L'ami Bernard a gardé la nostalgie de son enfance au bord de la rivière, et des plaisirs bien simples qu'elle pouvait procurer. Des souvenirs qui ne peuvent s'effacer de sa mémoire.
Au bord de la rivière
Parfois ressortent de ma mémoire les années de mon enfance,
Passées dans ce petit village que je n’ai jamais quitté,
Je me revois alors au bord de cette rivière durant les vacances
Avec tous les copains, théâtre de bien de journées d’été.
Si dans le gouffre du « pré de Laffont » on déversait les ordures,
La pollution bien que visuelle n’était pas encore chimique,
Et l’Hers était encore ce beau cours d’eau que Dame Nature
Avait privilégié avec quantités de truites, poissons magiques.
Combien de pêcheurs au bord de tes berges, les paniers remplis,
Malgré ces braconniers voraces presque professionnels,
Il y avait du poisson pour tous, les gens étaient ravis
De voir ces nombreux salmonidés, fario ou arc en ciel.

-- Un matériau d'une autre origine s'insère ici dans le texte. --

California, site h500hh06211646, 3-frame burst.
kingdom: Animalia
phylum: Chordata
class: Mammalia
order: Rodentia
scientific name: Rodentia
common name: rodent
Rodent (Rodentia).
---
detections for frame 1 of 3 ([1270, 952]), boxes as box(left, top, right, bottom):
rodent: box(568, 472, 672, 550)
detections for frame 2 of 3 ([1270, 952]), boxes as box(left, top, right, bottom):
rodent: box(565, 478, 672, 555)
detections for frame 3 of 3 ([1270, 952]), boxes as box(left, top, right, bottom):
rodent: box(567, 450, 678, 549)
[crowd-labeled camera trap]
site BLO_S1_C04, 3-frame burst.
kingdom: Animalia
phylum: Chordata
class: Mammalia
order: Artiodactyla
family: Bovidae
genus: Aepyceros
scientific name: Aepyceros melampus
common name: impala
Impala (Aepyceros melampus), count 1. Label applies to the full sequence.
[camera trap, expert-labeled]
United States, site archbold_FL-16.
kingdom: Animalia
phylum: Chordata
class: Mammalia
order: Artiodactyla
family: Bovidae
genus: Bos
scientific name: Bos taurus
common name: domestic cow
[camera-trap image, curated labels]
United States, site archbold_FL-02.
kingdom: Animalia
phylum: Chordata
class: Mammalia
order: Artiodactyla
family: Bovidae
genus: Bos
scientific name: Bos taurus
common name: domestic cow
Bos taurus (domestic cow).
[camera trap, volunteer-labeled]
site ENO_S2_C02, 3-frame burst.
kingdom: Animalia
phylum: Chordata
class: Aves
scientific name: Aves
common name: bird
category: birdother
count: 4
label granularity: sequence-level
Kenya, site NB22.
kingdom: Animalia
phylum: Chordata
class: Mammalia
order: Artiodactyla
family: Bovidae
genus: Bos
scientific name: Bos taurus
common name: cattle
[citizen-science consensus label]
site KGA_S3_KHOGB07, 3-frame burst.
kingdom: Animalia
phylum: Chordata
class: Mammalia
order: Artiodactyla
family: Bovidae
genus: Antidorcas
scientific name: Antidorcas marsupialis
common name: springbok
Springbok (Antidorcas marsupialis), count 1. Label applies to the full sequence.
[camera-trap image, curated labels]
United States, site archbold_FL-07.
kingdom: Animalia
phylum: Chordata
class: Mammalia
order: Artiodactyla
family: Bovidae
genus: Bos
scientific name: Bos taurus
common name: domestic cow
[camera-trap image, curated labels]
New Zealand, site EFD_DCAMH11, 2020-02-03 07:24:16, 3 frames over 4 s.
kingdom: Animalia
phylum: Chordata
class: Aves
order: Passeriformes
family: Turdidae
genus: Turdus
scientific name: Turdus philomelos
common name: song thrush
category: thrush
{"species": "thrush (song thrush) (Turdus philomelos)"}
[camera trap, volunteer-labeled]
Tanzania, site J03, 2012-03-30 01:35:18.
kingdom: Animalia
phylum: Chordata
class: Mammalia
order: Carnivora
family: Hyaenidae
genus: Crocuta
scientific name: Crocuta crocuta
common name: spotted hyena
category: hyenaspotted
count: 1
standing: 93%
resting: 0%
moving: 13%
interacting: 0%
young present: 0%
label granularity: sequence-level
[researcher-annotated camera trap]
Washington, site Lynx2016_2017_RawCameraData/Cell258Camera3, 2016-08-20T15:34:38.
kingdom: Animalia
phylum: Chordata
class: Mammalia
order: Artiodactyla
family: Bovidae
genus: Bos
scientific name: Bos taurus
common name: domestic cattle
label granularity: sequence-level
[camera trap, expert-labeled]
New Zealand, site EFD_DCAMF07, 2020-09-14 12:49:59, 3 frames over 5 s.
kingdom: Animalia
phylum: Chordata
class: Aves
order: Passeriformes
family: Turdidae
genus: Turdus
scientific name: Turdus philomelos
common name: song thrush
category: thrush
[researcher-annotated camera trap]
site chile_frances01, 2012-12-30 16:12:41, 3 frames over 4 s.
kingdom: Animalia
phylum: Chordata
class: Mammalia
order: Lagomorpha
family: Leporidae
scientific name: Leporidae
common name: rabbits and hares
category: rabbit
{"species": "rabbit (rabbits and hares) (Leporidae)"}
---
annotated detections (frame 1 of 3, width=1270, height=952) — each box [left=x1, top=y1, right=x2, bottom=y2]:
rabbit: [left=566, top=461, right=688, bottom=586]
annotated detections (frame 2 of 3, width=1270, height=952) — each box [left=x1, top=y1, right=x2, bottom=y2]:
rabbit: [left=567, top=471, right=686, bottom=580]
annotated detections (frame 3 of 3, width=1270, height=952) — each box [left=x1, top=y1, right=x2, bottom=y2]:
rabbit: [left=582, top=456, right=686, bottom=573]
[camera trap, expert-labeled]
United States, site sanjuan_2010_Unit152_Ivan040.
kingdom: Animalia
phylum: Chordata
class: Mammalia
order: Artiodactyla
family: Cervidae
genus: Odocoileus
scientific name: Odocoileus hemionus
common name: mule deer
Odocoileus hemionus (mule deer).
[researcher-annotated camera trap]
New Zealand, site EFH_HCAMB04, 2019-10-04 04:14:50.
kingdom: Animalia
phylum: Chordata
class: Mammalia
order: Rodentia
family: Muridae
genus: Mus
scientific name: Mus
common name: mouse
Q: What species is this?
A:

Pour imiter les pêcheurs chevronnés, nous coupions des roseaux,
Et avec quelques accessoires ils nous servaient de lignes,
Pour attraper des vairons, les fameuses rabotes dans ce ruisseau,
Mais pour une pêche plus miraculeuse, nous changions de consigne.
Avec des galets, nous faisions, dans la rivière un petit chenal,
A l’endroit où les petits poissons (les gendarmes) frayaient,
Et avec une bouteille blanche au cul percé, c’était le piège idéal,
Alors nous prenions par centaines ces rabotes au ventre argenté.
Si avec nos misérables cannes, nous étions de piètres pêcheurs,
Il était bien plus facile pour certains d’entre-nous,
De profiter de la baisse des eaux (les shécades), parfois avec frayeur,
Pour crocheter quelques belles truites remisées sous les cailloux.
L’équipe de braconniers en herbe était bien organisée,
Car il y avait quelques risques pour ces plaisirs défendus,
Et si parfois une couleuvre d’eau remplaçait le poisson convoité,
La peur du garde pêche rendait ces moments plus ardus.
Je faisais bien souvent le guetteur, écoutant et scrutant,
Et si le bruit d’une moto, la vue au loin d’un inconnu,
Interrompait notre partie de pêche pendant un court instant,
« le régateit » n’a jamais pu nous mettre la main dessus.
Pour moi, la plus belle de toutes, c’était la pêche aux écrevisses,
Ce petit crustacé d’eau douce, jadis tant convoité,
Il peuplait en quantité des parties de rivière, coins propices,
Vers le fond de la plaine, là où les eaux étaient moins agitées.
C’était durant les mois de juillet et août que nous la pratiquions,
Nous ressortions alors les balances pour cette pêche divine,
Un filet dans deux cercles de fil de fer lesté d’un bout de plomb,
Et agrémenté d’une ficelle pour les déposer au plus près des racines.
Dans l’après-midi, nous allions chez les bouchers, Escot ou Vidal,
Et avec quatre sous nous achetions des bas morceaux de viande,
Qui garniront ces fameuses balances et feront un appât idéal,
Pour piéger ces écrevisses, pour nous crustacés de contrebande.
Comme ces animaux fuient la lumière, nous préférions le crépuscule
Pour cette expédition parfois risquée mais tant désirée,
Et alors sur la berge, à la lumière de la lune qui ondule,
Heureux, nous attendions les premières prises avec anxiété.
Pour majorer nos chances, nous imbibions l’appât de térébenthine,
Alors les écrevisses par l’odeur alléchées remplissaient les balances
Que nous relevions avec un bâton fourchu, avant que l’on devine,
Prises dans le filet ces drôles de bestioles dans un profond silence.
A la lumière d’une lampe Wonder, nous faisions le tri,
Rejetant les petites, respectant la taille ou celles trop molles,
Et si parfois leurs grosses pinces nous faisaient pousser un cri,
Nous en gardions assez pour remplir les casseroles.
Quelles étaient succulentes préparées en sauce armoricaine,
On se régalait bien mais on ne les mangeait pas toutes,
Car pour nous écoliers, c’était un petit trésor clandestin,
Et nous allions alors les vendre ces petites langoustes.
Juchés sur nos vélos, en essayant d’éviter la maréchaussée,
Nous proposions notre pêche aux restaurants du coin,
Au restaurant Chez l’Ours à Bélesta, à Laroque, Hôtel de la Cité,
Et même à Foix, la Barbacane, mais à vélo, c’était bien loin.
Il y a longtemps que ces crustacés ont quitté la rivière,
Tués par cette pollution ou quelques crues dévastatrices,
Si au lac de Montbel, on en pêche encore mais des étrangères,
Elles ne valent pas celles de mon enfance, ah, ces écrevisses.